ARTICLE11
 
 

jeudi 19 avril 2012

Sur le terrain

posté à 21h20, par Lucien
2 commentaires

Embedded à l’UMP / N°3 : « La reconquête ! »

À l’UMP, ils laissent vraiment entrer n’importe qui. Lucien – expert en matière d’entrisme – a adhéré à l’une des sections « jeunes » de la capitale. Raie sur le côté, mocassins et jolie chemise, le courageux envoyé spécial d’Article11 en a profité pour prendre des notes, entre séances de tractage et réunions d’information. Troisième épisode.

Cette chronique a été publiée dans le troisième numéro de la version papier d’Article11, en mars 2011. L’ami Lucien ayant continué son travail d’infiltration un certain temps, il nous a livré d’autres épisodes qui seront mis en lignes dans les semaines à venir.

*

Dix-huit heures, moins un degré. Frisquet. Pris entre le trottoir et la neige, nous sommes trois. Il y a Catherine, qui se consacre à l’UMP depuis que ses enfants sont partis étudier loin du domicile familial ; Danièle, ancienne adjointe au maire à l’époque bénie où le RPR était au pouvoir ; et il y a moi.

Danièle a convié l’ensemble de notre groupe à une visite « double face  » de notre circonscription. Pile, il s’agit de se faire plaisir en apprenant plein de choses sur la ville où nous vivons ; face, nous en profiterons pour comprendre les enjeux électoraux. C’est qu’il ne faut pas s’y tromper : nous sommes en pleine reconquête ! Et la victoire passera nécessairement par une meilleure connaissance du terrain et des électeurs.

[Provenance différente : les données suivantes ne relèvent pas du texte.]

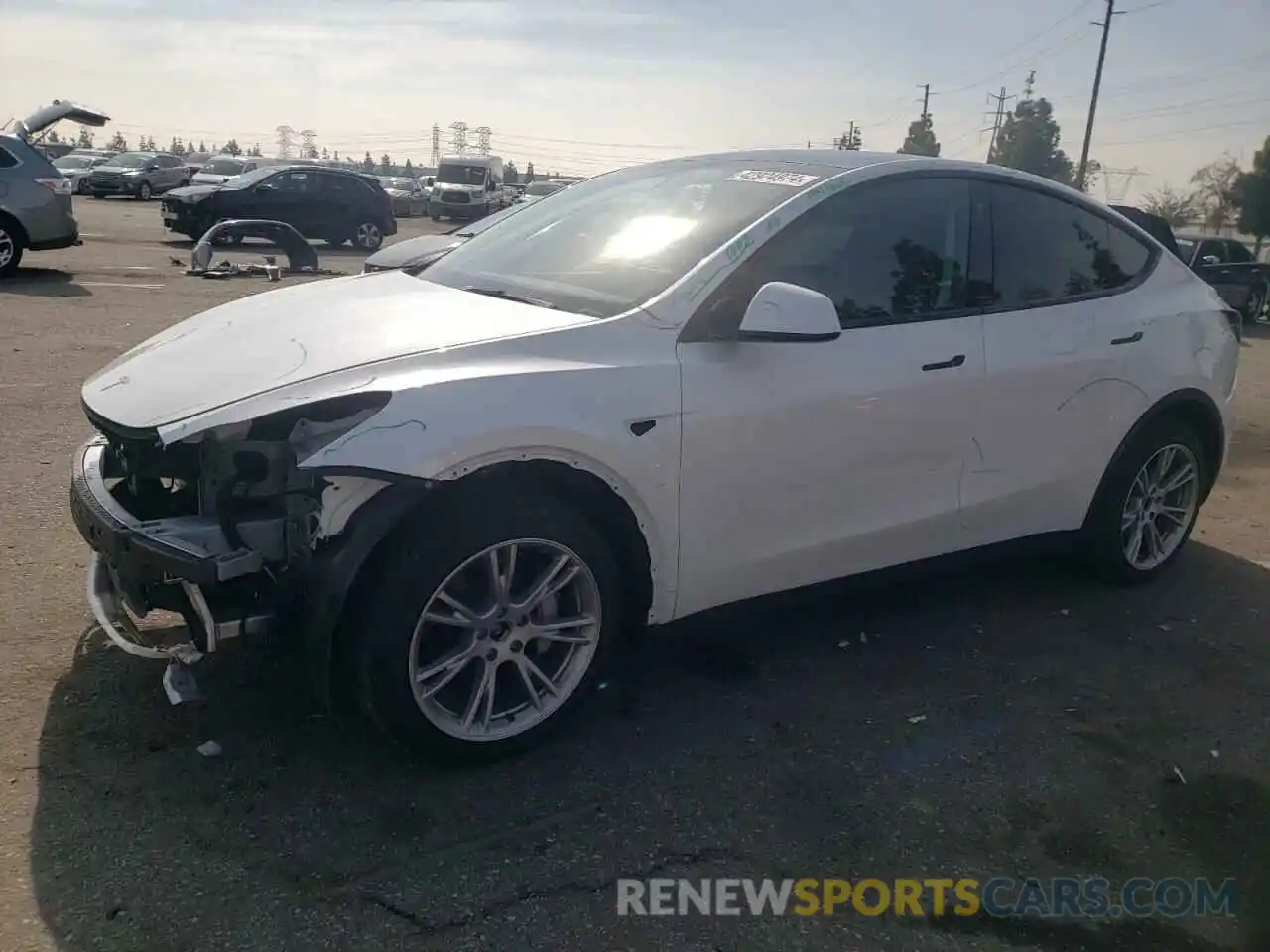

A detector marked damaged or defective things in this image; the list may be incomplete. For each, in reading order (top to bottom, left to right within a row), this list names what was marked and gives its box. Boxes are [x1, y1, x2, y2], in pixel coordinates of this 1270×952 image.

detached car parts on ground [0, 100, 109, 275]
detached car parts on ground [160, 165, 396, 251]
crushed front bumper [70, 433, 274, 664]
dented hood [80, 270, 594, 431]
cracked pavement [0, 202, 1264, 952]
damaged white car [71, 151, 1239, 762]
detached car parts on ground [71, 149, 1239, 767]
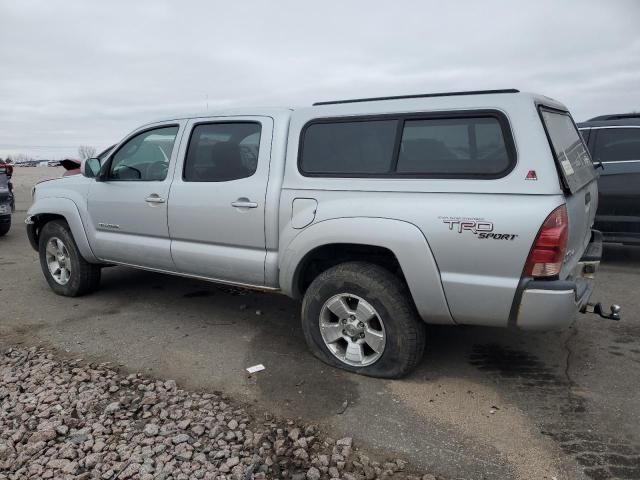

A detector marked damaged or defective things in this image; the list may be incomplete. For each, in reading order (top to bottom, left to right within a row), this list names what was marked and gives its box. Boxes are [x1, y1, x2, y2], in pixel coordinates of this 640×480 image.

Autre facteur clé du succès : souder les liens entre militants, avancer en rangs serrés. Du « team building », en quelque sorte. Sauf que ce soir, c’est plutôt raté : Danièle attendait une quinzaine de personnes et nous ne sommes que trois à compter les minutes qui s’égrènent, l’heure du rendez-vous désormais bien dépassée. La lose... Plus personne ? Ah si : voila quand même Benoît, l’un des nouveaux membres de notre comité de direction. Que l’on soit si peu à nous être déplacés ne l’étonne guère : « Il y en a beaucoup qui parlent, mais on en voit peu agir. Les belles paroles, ça va un moment…  » Apparemment, depuis leur élection au comité de direction, certains membres ont fait montre d’une belle aisance dans l’art de l’absentéisme.

La visite commence. Au menu : détails historiques et bonnes adresses. Entre les deux, une grêle de commentaires. Florilège. Danièle : « Ici, c’est la rue des prostituées. À l’époque, nous avions mené toute une série d’actions pour les déloger. Nous y étions presque arrivés quand la gauche a repris le pouvoir et a laissé la situation se dégrader.  » Catherine : « Si la mairie installait un beau jardin public sur cette place, les clochards ne pourraient plus squatter.  » Danièle encore : « Ce serait bien d’avoir plus de diversification dans les commerces. Des boutiques un peu plus ’luxe’, je suis sûre que ça pourrait marcher.  » Je les trouvais plutôt diversifiés nos commerces, pourtant : coiffeurs algériens, salons de beauté chinois, réparateurs en tout genre, épiceries exotiques…

Pendant ce temps, Benoît continue de maugréer. Que les gens ne soient pas venus alors qu’ils étaient inscrits l’énerve. Il faut l’excuser : il est nouveau. Il ne sait pas encore que - chez nous – les disciples ont tendance à se calquer sur le comportement de notre président de comité, une vraie star en devenir. Lui absent, pourquoi s’embêter à suivre une visite de quartier quand le thermomètre flirte gaiement avec le négatif ? C’est bien plus sympa de se pointer à un collage d’affiches organisé en catastrophe pour que Chef puisse surjouer son activisme aux yeux des médias : quelques caméras de télévisions en train de le filmer en pleine action suffisent à donner l’impression que le papier adhère mieux aux murs en béton… Je n’ai pas osé le dire à Danièle mais, une fois, avec Samira, nous avons annulé un tractage parce que nous n’étions que cinq et que Chef ne venait pas. Ce jour-là, il faisait pourtant bien douze degrés !

Nous finissons la visite vers vingt heures et rejoignons les autres militants – cette fois bien présents – dans un café. La réunion commence, Chef arrive avec quarante minutes de retard. Il s’excuse : il a été retenu par une interview donnée à France Info. France Info ! Des sourires béats envahissent l’assemblée, Chef est applaudi. À la fois par la jeune génération, toujours à son service, et par la vieille garde, jamais avare d’un bon conseil. Mélange d’admiration sincère et d’opportunisme. Qui sait ? Peut-être pourra-t-il un jour nous offrir une place au soleil.